La France veut conclure «un partenariat stratégique» avec l’Algérie, centré sur les domaines économique, éducatif, énergétique et «pourquoi pas militaire», a déclaré hier le ministre français des Affaires étrangères, Laurent Fabius. Selon El Watan, Il révèle aussi que les autorités algériennes souhaitent la même chose : «Les Algériens ne souhaitent absolument pas qu’on fasse un voyage tourné vers le passé.»

     

 



DR-François Mitterrand à Alger en décembre 1981 

 

 

Le signal de cette nouvelle ère avait été donné après l’élection de François Hollande, qu’on attendrait à Alger pour décembre prochain. François Hollande, fidèle Mitterrandien va effectuer un remake, à quelques jours près (Mitterrand est lui aussi venu à Alger au mois de décembre)

 

 

 

 

 

 

 

 

 

Notre blog avait commenté en juin dernier l’annonce de cette opération de séduction. Nous republions ce  commentaire.

 

 

 

France-Algérie : encore une réconciliation ?

 

 

 

     

 

 

Laurent Fabius est attendu en Algérie. Dominique de Villepin appelle à une « une réconciliation historique » entre la France et l’Algérie. Ce matin, les journaux algériens titrent d’abondance sur le sujet. Cela déclenche forcément des souvenirs.

 

Les politiciens ont la mémoire courte, nos médias aussi, car on s’est déjà réconcilié !

 

Rappelez-vous, Laurent Fabius lui-même avait activement participé, il y a trente ans, avec son compère Jacques Attali, à la préparation de la très fameuse réconciliation historique, conclue entre Chadli Bendjedid et François Mitterrand. Dès novembre 1981, quelques moins après son élection, le nouveau président français est accueilli en grandes pompes à Alger et va même déposer des fleurs à El Alia sur la tombe de Houari Boumediene. Les nouvelles relations baigneront dans l’oubli historique et une atmosphère idyllique.

 

Le prix du baril de pétrole n’arrêtait pas de grimper. Les importations de produits français grimpent vertigineusement. Les devises pompées par nos prédateurs sont placées ou investies en France, où elles sont accueillies avec bienveillance.

 

En cette première moitié des années 80, ce fut donc une belle réconciliation.

 

Paris était devenu le lieu de week-end habituel des gouvernants algériens qui ont commencé, dès cette époque, à y acquérir leurs pieds à terre. Même l’élite intellectuelle et artistique n’était pas oubliée dans la distribution des devises. C’était aussi l’époque bénie des bourses d’études, avec la bagnole assurée au retour. Pour les Algériens des couches moyennes, c’était le temps de la « vie meilleure » et des copieuses allocations de devises. Avant la chute du baril et le signal des manifestations de 1986 à Constantine, puis de 1988 dans tout le pays.

 

Mais il n’y avait pas que les plaisirs économiques.

 

En ces temps-là, on avait l’impression que l’Etat algérien, entraîné dans le tourbillon de la belle vie et des mondanités libérales, avait abandonné toute méfiance à l’égard de l’ancienne puissance dominante.
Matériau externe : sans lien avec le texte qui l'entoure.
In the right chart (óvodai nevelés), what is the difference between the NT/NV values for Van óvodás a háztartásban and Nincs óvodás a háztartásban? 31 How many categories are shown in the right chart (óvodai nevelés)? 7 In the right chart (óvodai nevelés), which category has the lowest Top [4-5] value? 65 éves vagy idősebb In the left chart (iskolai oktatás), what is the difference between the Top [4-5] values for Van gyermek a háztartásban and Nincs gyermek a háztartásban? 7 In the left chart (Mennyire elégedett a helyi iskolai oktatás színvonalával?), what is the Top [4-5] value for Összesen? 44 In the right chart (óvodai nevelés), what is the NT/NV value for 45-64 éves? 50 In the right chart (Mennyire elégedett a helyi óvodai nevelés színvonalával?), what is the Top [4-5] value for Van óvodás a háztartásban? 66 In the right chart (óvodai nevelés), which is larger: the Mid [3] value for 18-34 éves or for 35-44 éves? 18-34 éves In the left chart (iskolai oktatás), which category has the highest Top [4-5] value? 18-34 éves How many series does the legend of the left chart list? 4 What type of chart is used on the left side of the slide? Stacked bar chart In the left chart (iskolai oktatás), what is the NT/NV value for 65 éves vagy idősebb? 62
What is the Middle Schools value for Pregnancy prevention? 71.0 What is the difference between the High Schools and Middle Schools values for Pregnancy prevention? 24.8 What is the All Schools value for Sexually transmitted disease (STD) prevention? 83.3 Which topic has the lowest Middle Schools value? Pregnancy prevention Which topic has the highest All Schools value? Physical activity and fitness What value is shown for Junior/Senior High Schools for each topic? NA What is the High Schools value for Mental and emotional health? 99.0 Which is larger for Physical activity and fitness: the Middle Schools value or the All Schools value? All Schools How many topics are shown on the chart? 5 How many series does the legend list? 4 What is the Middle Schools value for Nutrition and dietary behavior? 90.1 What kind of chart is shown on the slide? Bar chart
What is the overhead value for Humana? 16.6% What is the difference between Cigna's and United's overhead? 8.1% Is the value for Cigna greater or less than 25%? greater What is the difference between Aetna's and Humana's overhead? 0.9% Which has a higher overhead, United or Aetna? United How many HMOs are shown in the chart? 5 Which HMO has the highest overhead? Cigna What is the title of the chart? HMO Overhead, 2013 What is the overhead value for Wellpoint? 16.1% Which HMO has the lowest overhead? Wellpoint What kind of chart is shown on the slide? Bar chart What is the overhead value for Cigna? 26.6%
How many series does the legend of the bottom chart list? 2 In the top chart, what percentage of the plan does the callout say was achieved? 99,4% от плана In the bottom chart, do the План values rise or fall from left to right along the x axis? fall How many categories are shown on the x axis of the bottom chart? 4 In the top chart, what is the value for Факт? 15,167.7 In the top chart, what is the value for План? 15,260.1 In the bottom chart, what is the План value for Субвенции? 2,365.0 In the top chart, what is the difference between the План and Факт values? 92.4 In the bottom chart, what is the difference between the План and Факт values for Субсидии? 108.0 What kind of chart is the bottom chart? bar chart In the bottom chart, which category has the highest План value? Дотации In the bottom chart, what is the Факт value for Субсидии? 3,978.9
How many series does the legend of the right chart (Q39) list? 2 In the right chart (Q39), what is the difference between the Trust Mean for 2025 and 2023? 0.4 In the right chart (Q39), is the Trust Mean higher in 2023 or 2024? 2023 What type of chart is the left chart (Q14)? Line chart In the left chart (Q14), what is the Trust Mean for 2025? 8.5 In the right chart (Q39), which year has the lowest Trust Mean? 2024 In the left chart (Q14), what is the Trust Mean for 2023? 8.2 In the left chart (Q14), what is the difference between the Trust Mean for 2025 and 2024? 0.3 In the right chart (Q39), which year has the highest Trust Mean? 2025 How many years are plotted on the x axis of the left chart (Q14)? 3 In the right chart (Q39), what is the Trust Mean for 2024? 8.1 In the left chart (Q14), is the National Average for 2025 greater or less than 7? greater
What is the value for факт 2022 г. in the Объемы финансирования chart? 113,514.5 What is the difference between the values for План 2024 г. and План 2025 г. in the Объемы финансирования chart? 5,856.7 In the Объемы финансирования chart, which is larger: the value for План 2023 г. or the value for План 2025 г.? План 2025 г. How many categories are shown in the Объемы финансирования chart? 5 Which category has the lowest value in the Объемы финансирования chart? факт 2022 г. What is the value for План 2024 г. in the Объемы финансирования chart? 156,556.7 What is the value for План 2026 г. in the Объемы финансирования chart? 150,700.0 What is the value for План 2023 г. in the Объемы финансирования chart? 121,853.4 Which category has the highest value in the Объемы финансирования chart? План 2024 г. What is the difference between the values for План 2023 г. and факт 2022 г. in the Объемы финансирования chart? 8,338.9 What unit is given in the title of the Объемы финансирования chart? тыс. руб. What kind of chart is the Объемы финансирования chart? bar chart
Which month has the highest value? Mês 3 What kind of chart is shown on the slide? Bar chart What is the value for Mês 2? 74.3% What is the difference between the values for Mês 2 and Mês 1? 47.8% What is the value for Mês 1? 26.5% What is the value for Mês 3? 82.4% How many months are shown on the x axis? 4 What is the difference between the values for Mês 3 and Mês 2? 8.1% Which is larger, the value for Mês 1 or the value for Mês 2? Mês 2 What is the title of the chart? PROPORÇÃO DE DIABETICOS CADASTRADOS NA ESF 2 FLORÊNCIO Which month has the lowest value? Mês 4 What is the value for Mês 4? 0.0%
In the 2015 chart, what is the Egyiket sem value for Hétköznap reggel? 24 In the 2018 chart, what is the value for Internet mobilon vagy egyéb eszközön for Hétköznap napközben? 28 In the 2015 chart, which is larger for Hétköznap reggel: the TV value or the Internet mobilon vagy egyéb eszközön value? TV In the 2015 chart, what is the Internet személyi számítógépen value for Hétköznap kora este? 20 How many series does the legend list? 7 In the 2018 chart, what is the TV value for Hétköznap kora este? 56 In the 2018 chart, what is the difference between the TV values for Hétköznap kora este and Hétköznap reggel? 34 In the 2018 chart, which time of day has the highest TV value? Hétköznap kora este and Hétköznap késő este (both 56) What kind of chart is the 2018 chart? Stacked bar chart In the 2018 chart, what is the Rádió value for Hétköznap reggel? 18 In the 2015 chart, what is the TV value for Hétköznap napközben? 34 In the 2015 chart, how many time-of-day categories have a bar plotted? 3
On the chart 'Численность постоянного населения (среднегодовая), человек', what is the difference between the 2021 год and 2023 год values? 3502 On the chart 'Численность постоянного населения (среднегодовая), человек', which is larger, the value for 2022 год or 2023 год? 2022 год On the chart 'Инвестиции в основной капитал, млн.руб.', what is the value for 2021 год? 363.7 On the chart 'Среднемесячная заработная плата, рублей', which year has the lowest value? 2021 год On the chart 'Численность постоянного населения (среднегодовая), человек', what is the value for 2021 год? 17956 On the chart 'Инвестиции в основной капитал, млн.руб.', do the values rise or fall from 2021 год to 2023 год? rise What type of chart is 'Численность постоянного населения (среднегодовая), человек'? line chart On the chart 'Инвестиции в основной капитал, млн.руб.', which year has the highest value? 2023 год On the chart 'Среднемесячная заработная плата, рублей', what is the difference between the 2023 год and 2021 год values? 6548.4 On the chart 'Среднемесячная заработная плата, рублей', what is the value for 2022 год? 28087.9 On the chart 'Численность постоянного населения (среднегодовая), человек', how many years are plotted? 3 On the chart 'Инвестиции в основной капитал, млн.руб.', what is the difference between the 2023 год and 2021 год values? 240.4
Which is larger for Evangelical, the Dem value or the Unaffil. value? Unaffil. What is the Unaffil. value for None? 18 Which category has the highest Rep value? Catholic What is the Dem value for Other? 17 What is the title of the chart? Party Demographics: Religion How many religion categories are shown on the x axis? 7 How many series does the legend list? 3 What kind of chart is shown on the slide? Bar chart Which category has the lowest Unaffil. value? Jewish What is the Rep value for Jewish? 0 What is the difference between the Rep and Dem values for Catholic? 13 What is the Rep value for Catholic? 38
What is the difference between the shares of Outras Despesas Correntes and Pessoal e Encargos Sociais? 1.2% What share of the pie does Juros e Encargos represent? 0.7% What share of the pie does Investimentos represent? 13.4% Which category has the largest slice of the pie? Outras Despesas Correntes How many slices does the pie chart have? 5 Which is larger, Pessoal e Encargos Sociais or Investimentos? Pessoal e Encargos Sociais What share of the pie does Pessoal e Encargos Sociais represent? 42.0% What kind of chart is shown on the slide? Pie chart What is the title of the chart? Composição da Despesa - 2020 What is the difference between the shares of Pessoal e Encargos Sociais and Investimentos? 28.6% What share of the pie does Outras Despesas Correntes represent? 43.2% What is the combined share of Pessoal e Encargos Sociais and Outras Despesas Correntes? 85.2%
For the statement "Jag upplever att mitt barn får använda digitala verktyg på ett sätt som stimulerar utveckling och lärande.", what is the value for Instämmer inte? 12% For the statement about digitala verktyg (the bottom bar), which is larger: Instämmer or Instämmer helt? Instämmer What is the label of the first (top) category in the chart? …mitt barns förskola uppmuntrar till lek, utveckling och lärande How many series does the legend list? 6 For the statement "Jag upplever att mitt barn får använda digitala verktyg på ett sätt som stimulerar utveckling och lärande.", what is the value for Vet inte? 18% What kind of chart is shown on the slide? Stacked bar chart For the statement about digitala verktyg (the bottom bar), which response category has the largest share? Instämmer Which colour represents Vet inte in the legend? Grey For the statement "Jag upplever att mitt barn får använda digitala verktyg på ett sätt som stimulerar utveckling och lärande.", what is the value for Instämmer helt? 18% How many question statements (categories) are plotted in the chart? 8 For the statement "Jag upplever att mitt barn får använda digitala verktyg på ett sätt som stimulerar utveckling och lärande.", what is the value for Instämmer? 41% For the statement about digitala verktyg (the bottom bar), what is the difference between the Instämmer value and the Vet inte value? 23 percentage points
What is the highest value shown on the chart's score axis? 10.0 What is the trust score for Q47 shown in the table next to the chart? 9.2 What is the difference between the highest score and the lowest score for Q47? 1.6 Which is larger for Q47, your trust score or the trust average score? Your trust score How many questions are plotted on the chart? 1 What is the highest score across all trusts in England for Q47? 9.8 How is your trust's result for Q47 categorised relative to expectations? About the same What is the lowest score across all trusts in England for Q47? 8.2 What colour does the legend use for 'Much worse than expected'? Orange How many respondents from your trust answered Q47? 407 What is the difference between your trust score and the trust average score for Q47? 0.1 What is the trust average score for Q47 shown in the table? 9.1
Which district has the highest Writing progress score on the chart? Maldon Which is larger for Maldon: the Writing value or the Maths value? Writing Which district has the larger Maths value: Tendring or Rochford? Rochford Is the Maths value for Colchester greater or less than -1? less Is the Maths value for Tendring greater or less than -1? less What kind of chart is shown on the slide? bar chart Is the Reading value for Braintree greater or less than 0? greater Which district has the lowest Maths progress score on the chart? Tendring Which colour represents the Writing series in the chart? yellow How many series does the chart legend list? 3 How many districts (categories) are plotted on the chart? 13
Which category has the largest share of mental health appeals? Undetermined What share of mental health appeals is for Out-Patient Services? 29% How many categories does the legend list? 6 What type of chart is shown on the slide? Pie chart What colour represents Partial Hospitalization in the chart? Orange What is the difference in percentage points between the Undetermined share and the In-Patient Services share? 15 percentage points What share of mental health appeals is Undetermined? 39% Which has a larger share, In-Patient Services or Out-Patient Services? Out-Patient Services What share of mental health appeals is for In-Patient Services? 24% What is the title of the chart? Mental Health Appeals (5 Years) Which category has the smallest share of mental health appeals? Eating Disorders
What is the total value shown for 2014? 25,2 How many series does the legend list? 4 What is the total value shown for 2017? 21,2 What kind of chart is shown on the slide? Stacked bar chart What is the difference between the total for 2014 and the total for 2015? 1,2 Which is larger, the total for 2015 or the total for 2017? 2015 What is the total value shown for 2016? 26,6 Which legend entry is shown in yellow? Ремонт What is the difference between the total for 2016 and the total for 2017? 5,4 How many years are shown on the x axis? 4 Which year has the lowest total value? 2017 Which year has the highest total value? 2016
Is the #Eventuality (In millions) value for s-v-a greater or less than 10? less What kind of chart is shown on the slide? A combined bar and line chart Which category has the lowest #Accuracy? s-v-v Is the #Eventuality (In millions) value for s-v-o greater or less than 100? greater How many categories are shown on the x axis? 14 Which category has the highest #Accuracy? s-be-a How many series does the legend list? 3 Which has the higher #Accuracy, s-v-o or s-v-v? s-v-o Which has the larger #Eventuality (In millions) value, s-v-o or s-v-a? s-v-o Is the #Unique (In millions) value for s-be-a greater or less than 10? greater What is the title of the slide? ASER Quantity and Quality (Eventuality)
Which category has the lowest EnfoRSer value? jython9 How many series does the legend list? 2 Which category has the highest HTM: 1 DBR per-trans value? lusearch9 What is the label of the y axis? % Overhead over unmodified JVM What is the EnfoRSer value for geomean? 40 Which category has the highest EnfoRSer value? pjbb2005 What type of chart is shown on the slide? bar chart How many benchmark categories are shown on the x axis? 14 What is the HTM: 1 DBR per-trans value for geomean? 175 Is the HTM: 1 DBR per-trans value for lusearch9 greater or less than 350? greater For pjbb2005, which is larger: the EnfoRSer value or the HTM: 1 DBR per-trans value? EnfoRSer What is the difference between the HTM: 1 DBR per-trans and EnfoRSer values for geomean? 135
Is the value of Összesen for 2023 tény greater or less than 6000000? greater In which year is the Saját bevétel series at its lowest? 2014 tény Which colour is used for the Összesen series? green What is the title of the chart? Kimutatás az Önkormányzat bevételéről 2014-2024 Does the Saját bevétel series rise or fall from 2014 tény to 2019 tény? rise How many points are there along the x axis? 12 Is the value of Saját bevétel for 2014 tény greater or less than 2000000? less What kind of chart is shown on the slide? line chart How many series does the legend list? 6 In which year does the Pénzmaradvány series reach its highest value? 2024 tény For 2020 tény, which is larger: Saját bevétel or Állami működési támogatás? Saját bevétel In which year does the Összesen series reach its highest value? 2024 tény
François Mitterrand, le ministre de l’intransigeance « Algérie française » des années 50, est devenu le parrain du chadlisme. Les accords stratégiques sensibles se multiplient entre les deux états : relance de la coopération militaire, formation de policiers algériens en France. Cette francophilie aigüe va même pousser Chadli Bendjedid à demander à son nouvel ami de lui former une garde républicaine présidentielle, à l’image du GIGN que Mitterrand avait créé pour asseoir le présidentialisme policier qui connaîtra son apogée sous Sarkozy. Cette unité spéciale sera formée à Aix-en-Provence et prendra le nom de GIS. Pour l’histoire rappelons que l’assassin de Mohamed Boudiaf en faisait partie.

 

La dernière réconciliation algéro-française a marqué le départ de la révision néolibérale dans notre pays et de trente années de désastre national : ouverture débridée aux produits étrangers accompagnée de la liquidation des capacités nationales de production, inégalités sociales vertigineuses. La manière dont les relations entre les deux pays ont été nouées est un des facteurs décisifs de ce désastre.

 

En attendant, petite proposition pour les réconciliateurs. S’il vous plaît, faites que la compagnie Renault accepte de créer son usine à Jijel, c'est-à-dire de respecter nos besoin nationaux d’aménagement du territoire.